De Afdeling heeft ook de bezwaren van de appellant met betrekking tot geurhinder en de afstandseisen tussen de nieuwe woningen en zijn bedrijf beoordeeld. De raad heeft aangetoond dat de nieuwe woningen buiten de geurcontouren vallen en dat de geurbelasting door de beëindiging van de intensieve veehouderij van de belanghebbende zal afnemen. De Afdeling heeft geoordeeld dat het plan niet leidt tot een onaanvaardbare geurbelasting en dat het woon- en leefklimaat aanvaardbaar is. Uiteindelijk heeft de Afdeling het beroep van de appellant ongegrond verklaard, waarmee het bestemmingsplan in stand blijft.

Uitspraak

201109215/1/R3.
Datum uitspraak: 20 juni 2012
AFDELING
BESTUURSRECHTSPRAAK
Uitspraak in het geding tussen:
[appellanten] (hierna tezamen in enkelvoud: [appellant]), wonend te Heesch, gemeente Bernheze,
en
de raad van de gemeente Bernheze,
verweerder.
1. Procesverloop
Bij besluit van 1 juni 2011 heeft de raad van de gemeente Bernheze het bestemmingsplan "[locatie 1 t/m 3] Heesch" vastgesteld.
Tegen dit besluit heeft [appellant] bij brief, bij de Raad van State ingekomen op 24 augustus 2011, beroep ingesteld.
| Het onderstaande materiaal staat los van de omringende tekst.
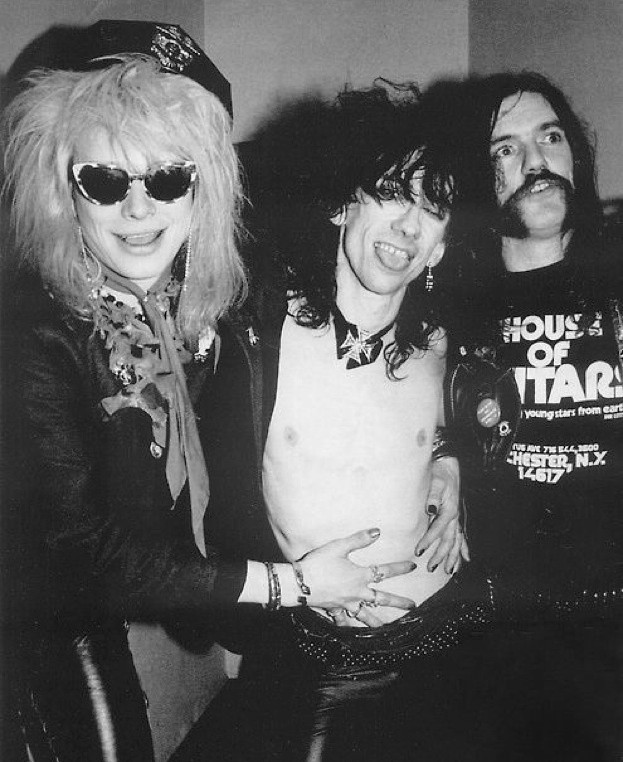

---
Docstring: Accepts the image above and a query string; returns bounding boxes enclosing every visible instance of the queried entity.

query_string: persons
[0,15,623,762]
De gronden van het beroep zijn aangevuld bij brieven van 6 en 26 september 2011.
De raad heeft een verweerschrift ingediend.
[appellant] heeft nadere stukken ingediend.
De Afdeling heeft de zaak ter zitting behandeld op 5 april 2012, waar [appellant], in persoon en bijgestaan door mr. M. Peeters, advocaat te Helmond, de raad, vertegenwoordigd door M. de Ruiter en A.M.G.J. Seelen, beiden werkzaam bij de gemeente, en [belanghebbende], bijgestaan door mr. M.J.A. Arts, advocaat te Nijmegen, zijn verschenen.
2. Overwegingen
2.1. Het plan voorziet in de omzetting van twee agrarische bedrijfswoningen in burgerwoningen - waarbij één van de woningen wordt gesplitst in twee wooneenheden - en in de bouw van drie nieuwe woningen op de locatie van de te verplaatsen intensieve veehouderij van [belanghebbende]. De herontwikkeling van het plangebied vindt volgens de toelichting plaats in het kader van de provinciale beleidsnota "Buitengebied in ontwikkeling" (hierna: de beleidsnota).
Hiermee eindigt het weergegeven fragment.